Note: PUT of versioned objects in S3 is always strongly consistent when we GET it with the versionID returned by the PUT request — i.e. it is equivalent to a GET of new object which is strongly consistent.

Extra Cost

This, however, means that we have incurred costs on both S3 and DynamoDB. Fortunately, DynamoDB’s GET/PUT request costs (RCU/WCU costs) are only around a quarter of S3’s as we only need 1 RCU/WCU per GET/PUT since we are only reading/storing the object version, not the whole object. We only incur ~25% higher cost to guarantee strong consistency.

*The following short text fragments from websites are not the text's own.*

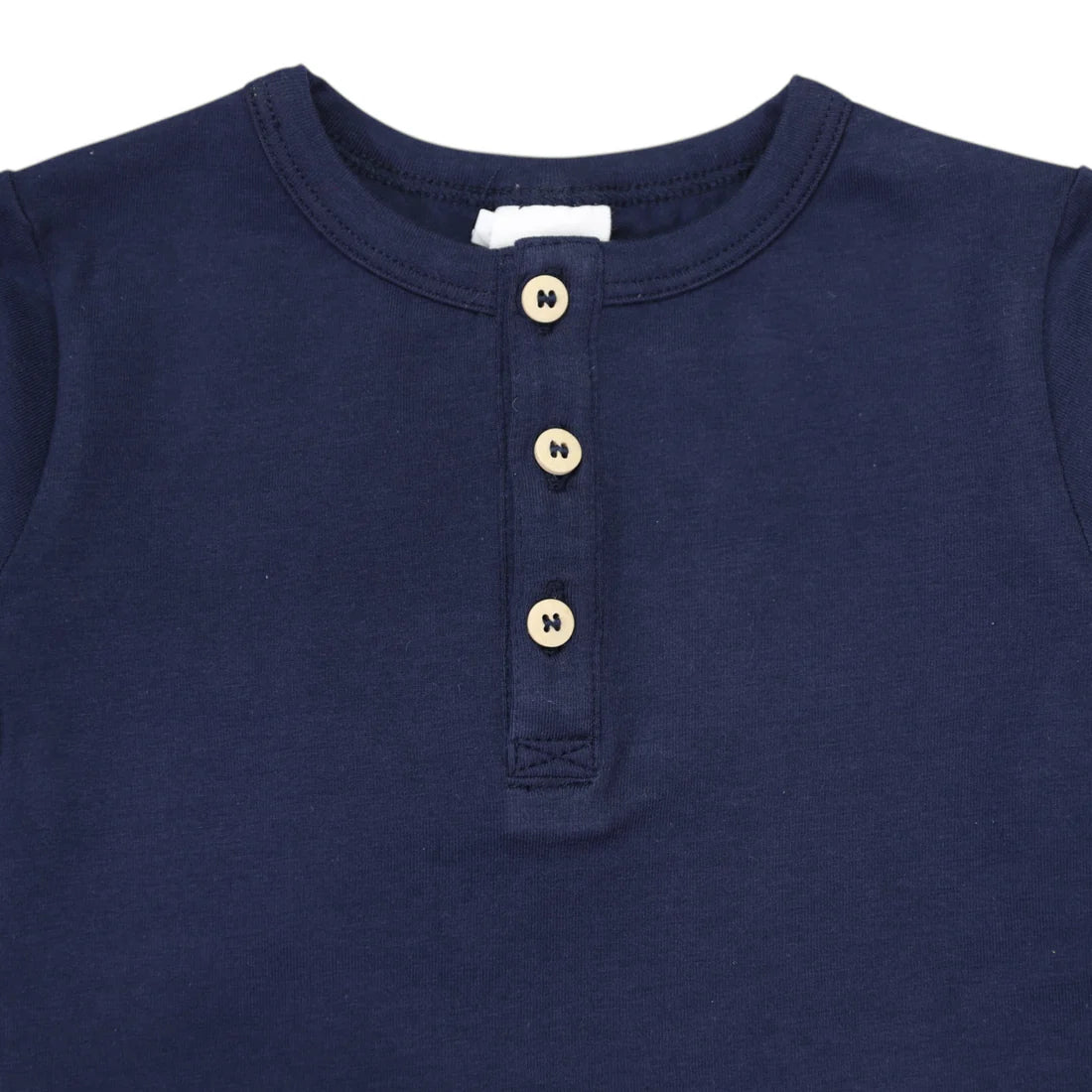 Henley Long Sleeve Tee Navy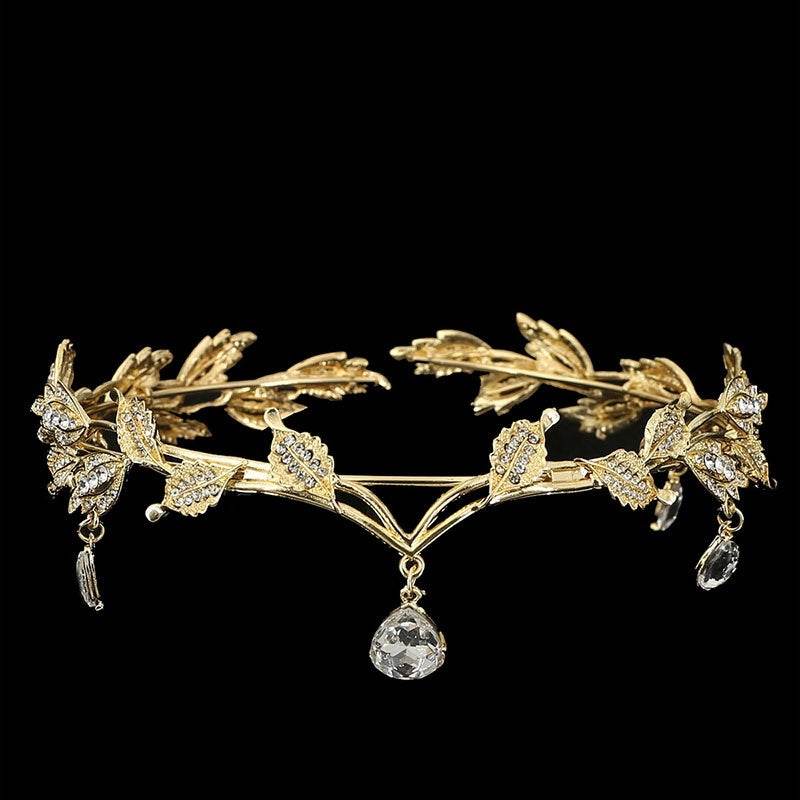 Elegant Rhinestone Hair Accessories - Forehead Crown for Weddings & Events - Buy Center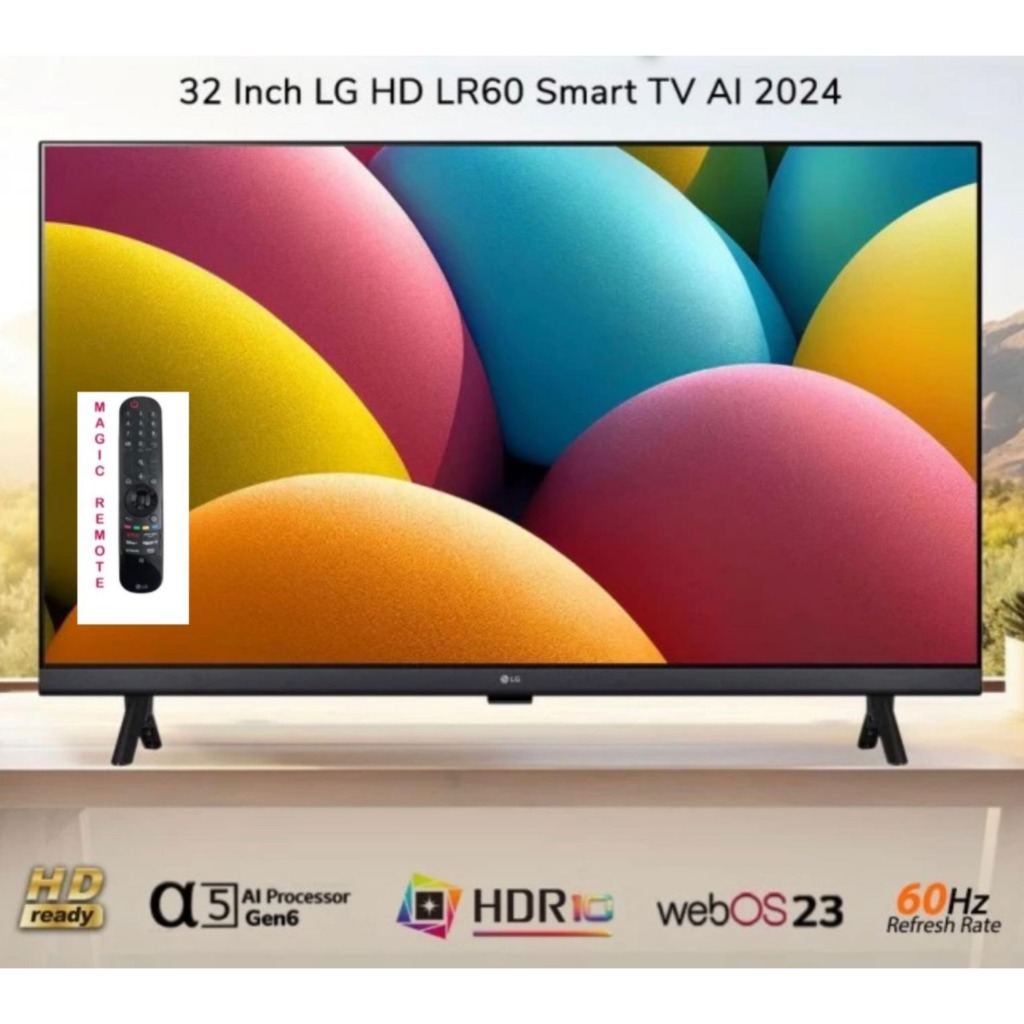 LG 32 INCH 32LR600 SMART TV HD WEBOS MAGIC REMOTE 32LR600BPSA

While the additional AWS cost was not significant, the entire exercise was very costly from a man-hour / engineering perspective. This stems from the fact that DynamoDB does not support transactional operations across S3, so error handling can never be robust. We had to come up with a fairly convoluted logic for handling errors to cover all possible permutations. Even then, it still not 100% robust and it will never be. That will have to do for now.

TL;DR

To answer the titular question, S3’s eventual consistency model makes it very convoluted if you want to use it to persist data across lambda function invocations. While there are several ways around this problem (including those not covered in this article such as using Redis cache in place of DynamoDB or Aurora in place of S3), we chose to use DynamoDB to store our S3 object’s VersionID so that we can rely on S3’s strong consistency in PUT and GET of new objects to ensure the object is strongly consistent.